The initial results showed 29 ulcers classified as grade 1 (2.9%), 635 as grade 2 (63.5%), 20 as grade 3 (2.0%), 47 as grade 4 (4.7%) and 269 as grade 5 (26.9%). Additionally, results also indicated that the median initial wound area was approximately 0.9 cm², median wound history of 31 days, and median number of visits was 5. Moreover, 40.4% of patients had more than one ulcer at the initial visit. According to the grading scale, the chance of healing was lower and independently associated with respect to nonpalpable pulses (P< .0009), probing to bone (P< .00019), adult lacerations (P< .00001), and foot versus toe ulcerations (P< .00001). Furthermore, due to immediate wound-therapy, soft tissue infection did not have any influence on healing (P=0.5324). Subsequently, when the patients were divided into subgroups, different probabilities of healing were seen. There was a 93% chance of healing of uncomplicated ulcers and a 57% probability for ulcers with a severity score of 4.

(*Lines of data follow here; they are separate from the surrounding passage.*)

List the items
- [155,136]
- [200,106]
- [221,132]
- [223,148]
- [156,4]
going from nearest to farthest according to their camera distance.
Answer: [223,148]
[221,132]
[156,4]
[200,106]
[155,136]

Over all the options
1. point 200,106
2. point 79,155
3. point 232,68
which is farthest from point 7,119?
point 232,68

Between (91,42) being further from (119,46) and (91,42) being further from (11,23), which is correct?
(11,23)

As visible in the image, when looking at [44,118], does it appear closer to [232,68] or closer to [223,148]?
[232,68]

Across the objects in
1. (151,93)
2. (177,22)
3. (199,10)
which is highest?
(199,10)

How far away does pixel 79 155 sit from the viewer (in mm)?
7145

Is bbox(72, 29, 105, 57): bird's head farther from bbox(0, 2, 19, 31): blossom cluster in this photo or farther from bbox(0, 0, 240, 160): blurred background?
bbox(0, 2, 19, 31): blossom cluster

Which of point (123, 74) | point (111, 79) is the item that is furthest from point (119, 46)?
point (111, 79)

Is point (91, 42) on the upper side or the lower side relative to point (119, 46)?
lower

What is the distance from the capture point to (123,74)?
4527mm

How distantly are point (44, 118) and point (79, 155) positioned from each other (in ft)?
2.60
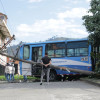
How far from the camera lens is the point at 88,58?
18.0m

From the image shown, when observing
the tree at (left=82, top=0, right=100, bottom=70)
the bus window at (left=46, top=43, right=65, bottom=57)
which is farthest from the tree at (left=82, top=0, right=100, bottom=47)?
the bus window at (left=46, top=43, right=65, bottom=57)

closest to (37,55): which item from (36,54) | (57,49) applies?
(36,54)

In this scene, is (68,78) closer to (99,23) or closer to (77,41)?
(77,41)

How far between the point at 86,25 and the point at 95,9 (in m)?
1.14

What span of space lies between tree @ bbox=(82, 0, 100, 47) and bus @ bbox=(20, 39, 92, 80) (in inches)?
90.9

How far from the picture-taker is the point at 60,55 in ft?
63.0

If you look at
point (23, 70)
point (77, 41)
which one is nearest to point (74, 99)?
point (77, 41)

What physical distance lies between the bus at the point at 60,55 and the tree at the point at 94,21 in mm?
2308

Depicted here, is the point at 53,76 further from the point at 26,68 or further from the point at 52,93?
the point at 52,93

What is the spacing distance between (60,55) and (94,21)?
5173 mm

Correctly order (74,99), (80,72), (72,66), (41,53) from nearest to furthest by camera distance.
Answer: (74,99), (80,72), (72,66), (41,53)

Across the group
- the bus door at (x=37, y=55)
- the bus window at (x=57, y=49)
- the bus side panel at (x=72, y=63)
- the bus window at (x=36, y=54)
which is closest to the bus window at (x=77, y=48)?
the bus side panel at (x=72, y=63)

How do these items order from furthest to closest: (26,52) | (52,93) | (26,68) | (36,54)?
(26,52) → (36,54) → (26,68) → (52,93)

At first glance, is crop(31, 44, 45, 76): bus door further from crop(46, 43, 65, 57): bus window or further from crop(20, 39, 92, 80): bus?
crop(46, 43, 65, 57): bus window
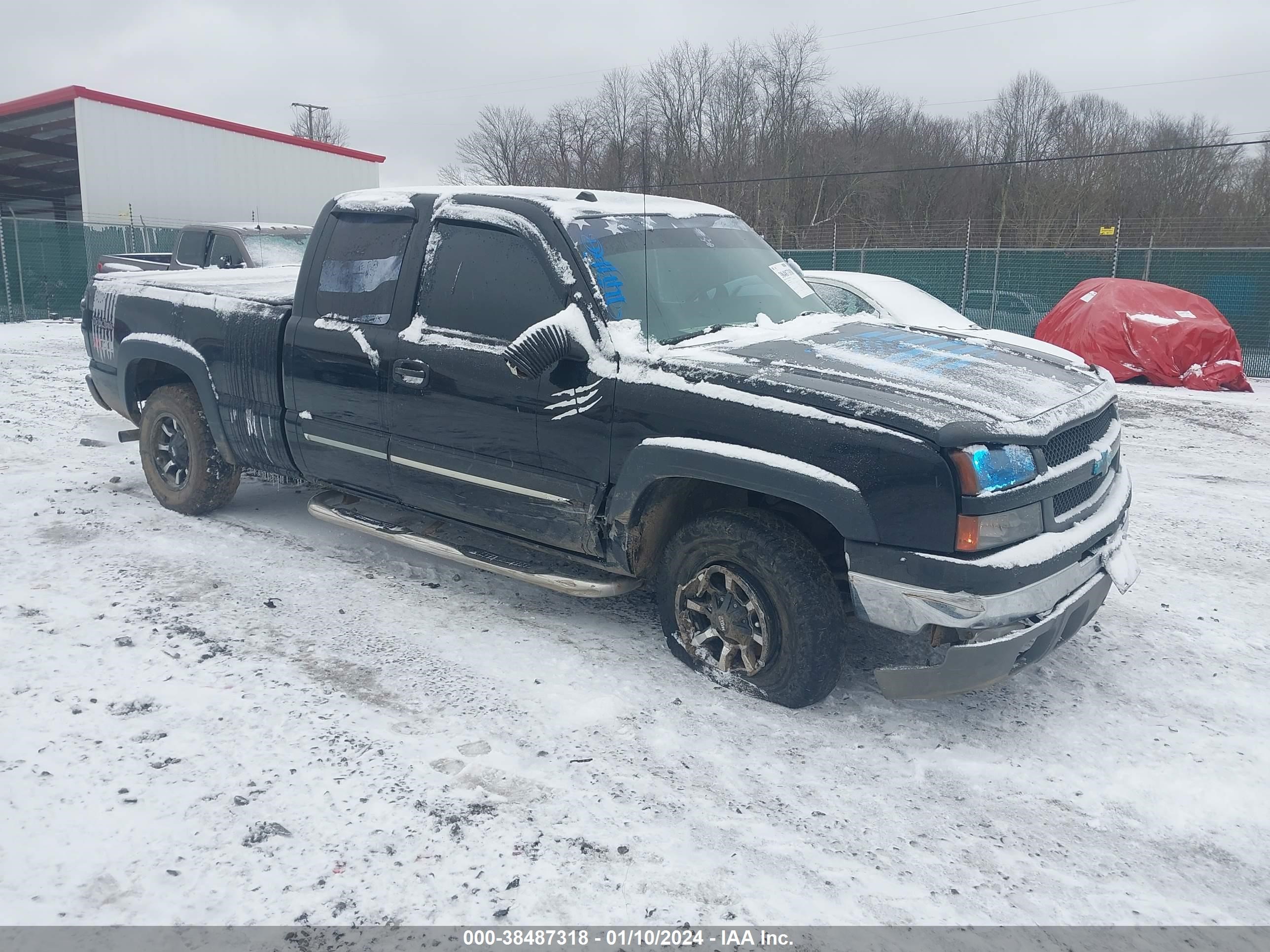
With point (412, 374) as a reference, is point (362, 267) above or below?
above

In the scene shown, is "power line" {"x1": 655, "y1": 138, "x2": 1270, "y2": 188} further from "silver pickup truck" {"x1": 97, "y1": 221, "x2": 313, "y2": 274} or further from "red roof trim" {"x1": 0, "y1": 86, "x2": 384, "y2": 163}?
"red roof trim" {"x1": 0, "y1": 86, "x2": 384, "y2": 163}

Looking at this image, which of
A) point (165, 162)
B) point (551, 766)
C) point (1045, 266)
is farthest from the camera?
point (165, 162)

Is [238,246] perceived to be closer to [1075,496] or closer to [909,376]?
[909,376]

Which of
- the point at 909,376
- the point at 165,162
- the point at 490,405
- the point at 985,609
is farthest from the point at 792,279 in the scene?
the point at 165,162

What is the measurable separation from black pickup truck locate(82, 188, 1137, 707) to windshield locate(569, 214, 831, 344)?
1 centimetres

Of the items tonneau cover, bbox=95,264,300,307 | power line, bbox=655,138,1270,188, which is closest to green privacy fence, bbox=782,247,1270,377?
power line, bbox=655,138,1270,188

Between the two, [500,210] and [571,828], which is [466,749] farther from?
[500,210]

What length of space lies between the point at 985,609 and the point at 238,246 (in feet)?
38.0

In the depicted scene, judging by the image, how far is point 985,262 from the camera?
17.8 meters

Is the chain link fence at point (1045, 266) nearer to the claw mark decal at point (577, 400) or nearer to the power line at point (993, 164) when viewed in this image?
the power line at point (993, 164)

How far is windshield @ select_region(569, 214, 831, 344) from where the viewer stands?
13.1ft

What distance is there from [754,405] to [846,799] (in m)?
1.40

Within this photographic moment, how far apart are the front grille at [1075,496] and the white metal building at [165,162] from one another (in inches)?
1025

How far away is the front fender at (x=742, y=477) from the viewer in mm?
3250
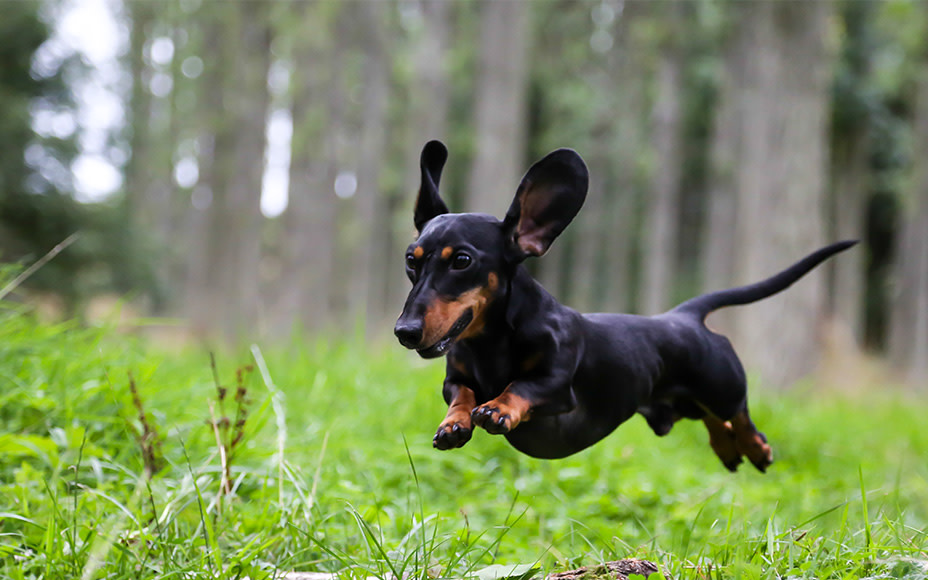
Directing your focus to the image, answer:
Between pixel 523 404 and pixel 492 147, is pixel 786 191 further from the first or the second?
pixel 523 404

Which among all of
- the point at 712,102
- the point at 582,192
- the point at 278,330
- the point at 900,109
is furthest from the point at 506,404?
the point at 900,109

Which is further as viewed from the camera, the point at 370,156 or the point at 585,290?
the point at 585,290

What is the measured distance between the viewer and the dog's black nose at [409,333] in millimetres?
1412

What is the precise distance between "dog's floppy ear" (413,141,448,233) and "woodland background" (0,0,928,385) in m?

A total of 99 minor amputations were performed and the overall major amputation rate was 2.6%. Interestingly, probability of healing decreased with an increasing DUSS. There was also an increase in wound size from 0.3 to 2.7 cm2 and of wound length from 29 to 61 days relative to DUSS. Patients with a higher severity score were also more likely to be hospitalized and to undergo surgery.